Political correctness is fast becoming a popular topic for conversation. With more people from minorities pointing out the unfair terminology used towards them in politics and even some politicians such as disgraced candidate Caylan Ford and other politicians who have been exposed for having controversial beliefs towards minority groups. The tolerance for those who are unwilling to treat others equally is becoming lower and lower each day. I myself also have a low patience for politicians who treat others poorly.
I often cringe when my son says out loud, “Is she brown?” or “Is he Puerto Rico?” But it was his most recent conversation that left me almost speechless. Right after the tsunami in Japan, my six-year-old son was visiting my husband at work when they decided to order Chinese food for dinner. Here’s the conversation between my son and the delivery guy:
Jaron: “Did you see the news today?”
Delivery guy: “Yes”
Jaron: “Tough day for you huh?!?”
My husband was mortified, and somewhat amused and embarrassed. My first instinct was more about how empathetic and smart his question was. His observation may or may not be right – I wasn’t there to ask the follow up question about what this man’s background really was.
My son has always been very inquisitive and aware of his surroundings. As all parents know, kids really do say the darndest things. But how we handle it, is probably the part we should stop and think about.
My son has always asked a thousand questions and makes blatant statements; whether it’s about his grandma’s red hair or my butt looking big on a particular day. But I must say, he also appreciates if someone is looking good. One day he approached my friend and told her that her skin looks great! She told him it’s the Invisicrepe ingredients working its magic (or was it some other product?) Anyway, he says what he sees. He wants to know everything and he wants to learn from what he hears and sees.

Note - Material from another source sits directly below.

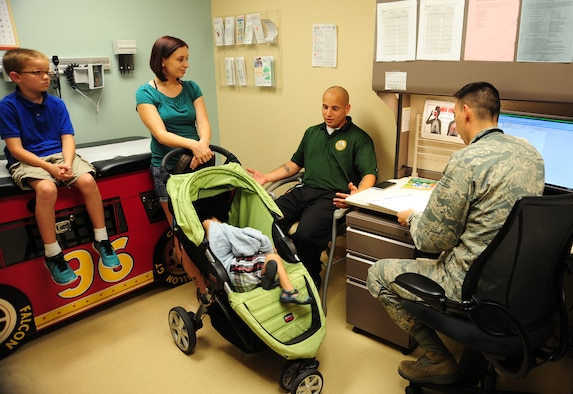 Maj. James Tschudy, a pediatrician with the 6th Medical Operations Squadron, discusses medical options with the parents of a patient during a routine check-up at MacDill Air Force Base, Fla., April 21, 2016. As a former military child, Tschudy relates to the lifestyle and challenges military children face and loves taking care of military children because military children are amazing and resilient. (U.S. Air Force photo by Senior Airman Jenay Randolph)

To my son it would seem the man looked like someone who is from the region in trouble. He doesn’t yet have the tools to wonder if the man from the Chinese restaurant would be Japanese. He may not even know that China and Japan are separate countries and he doesn’t know their differences. He saw someone of Asian descent and his first thought was about how the news affected him. To me, empathy far outweighs political correctness because isn’t political correctness all about empathy after all? He wasn’t making a judgment, he wasn’t implying anyone is better or worse and he certainly wasn’t mocking anyone.
When he talks about “brown” people, he is mostly referring to people from the islands in the Caribbean. Some of his babysitters have been from that area and he makes very matter of fact references about their brown skin. Maybe he heard the reference from an old sitter or quite possibly he just said what he believes he sees. He never heard me describe anyone as a color. My son watches the news and looks at pictures in the paper and when he sees someone with darker skin he also asks if they are from Africa. He hasn’t yet recognized the distinction between “his” brown and black.
So what am I supposed to do? Do our kids need to be politically correct? Do we need to teach our kids to be politically correct? Am I supposed to tell my son that he should ask “Is that person African, African American or Caribbean?” Should I explain to a six-year-old that there are people from so many countries, including our own, who are of Asian descent. I obviously want him to continue to be empathetic and sensitive. I also want to continue to encourage his innocent observations without hampering his ability to speak freely. I think that is more important for a six-year-old than being politically correct.